Ziomek has a funky delivery which results in him throwing across his body. The deception can be an asset, such as in 2014 when he allowed just 89 hits in 123 innings. His hit rate was the lowest on the team, and tied for eighth-lowest in the Midwest League. There is a certain level of expectations here -- as an experienced SEC starter, Ziomek should dominate Single-A ball. However, there is also something to be said for going out and meeting those expectations. Jonathon Crawford couldn't do it, and seems increasingly likely to end up in a bullpen somewhere.
Ziomek touched on one of his biggest weaknesses in an interview with Fangraphs in November.
On mechanical adjustments and not speeding up: "There’s been nothing crazy, just trying to keep things slow. I kind of have a tendency to rush through my delivery a little bit. Sometimes I get a little excited out there. Coach Henneman has pointed that out to me. I’ll be rushing, maybe in tighter situations or early in the game. I’ll be a little more jacked up, so we focus on me staying slow and keeping things simple.
Ziomek's delivery is a bit unconventional, as he throws from a three-quarters arm slot and lets the ball travel across his body. The funky delivery can be a weapon if he repeats it consistently, but it has resulted in a lack of command so far in his career. He walked 53 batters in 123 innings last year, nearly four per nine innings. He also saw a momentary dip in fastball velocity in 2013, but reports from 2014 indicate that he has those issues sorted out.
Ziomek's lofty rating in our countdown also belies his upside. Like Drew Smyly, there are questions as to whether Ziomek will be able to get right-handed hitters out at the MLB level. Smyly has dealt with those issues throughout his career, and it is something that Ziomek will likely run into at some point in the upper minors. Right-handed batters have hit .207/.300/.275 against him in his brief minor league career, but as we touched on above, Ziomek is the big kid on the playground right now. The 2015 season will give us a better look into whether this was just one dominant year at a lower level or if the Tigers really have something here.

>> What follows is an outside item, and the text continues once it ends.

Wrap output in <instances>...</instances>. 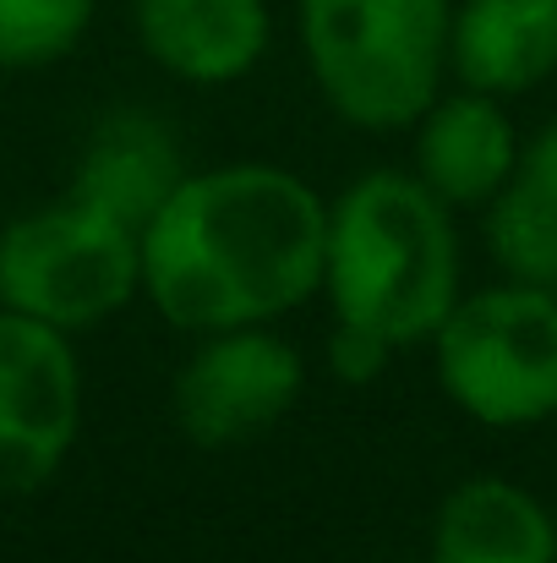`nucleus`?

Video via Jordan Gorosh and MLB Farm
Projected team: Erie SeaWolves
From the moment he was drafted, Ziomek has drawn comparisons to former Tigers left-hander Drew Smyly. From his delivery -- Ziomek has a lower arm slot and goes across his body a touch more -- to his arsenal and pedigree, Ziomek has the potential to be a solid back-end starter like Smyly. Given his stuff, he has a relatively high floor as an effective left-handed reliever. Many evaluators think that he will be pushed to Double A in 2015, reuniting him with pitching coach Mike Henneman. The organization's sink-or-swim mentality has paid off in the past, and a successful season in Erie could position Ziomek into the conversation for a starting role in 2016.
New addition: Grayson Greiner, catcher
A massive catcher out of South Carolina -- think Joe Mauer tall -- Greiner's defense is his calling card. Normally, six-foot-six catchers are moved to other positions, but Greiner displays solid athleticism and good receiving skils, leading many to believe he will stick at the position. He doesn't have the bat to play elsewhere at the moment, but he may yet add some power onto his massive frame. He has a long swing, but a good approach at the plate. The bat will determine how high Greiner's stock rises, but an .839 OPS in 104 plate appearances at West Michigan in 2014 is a good start.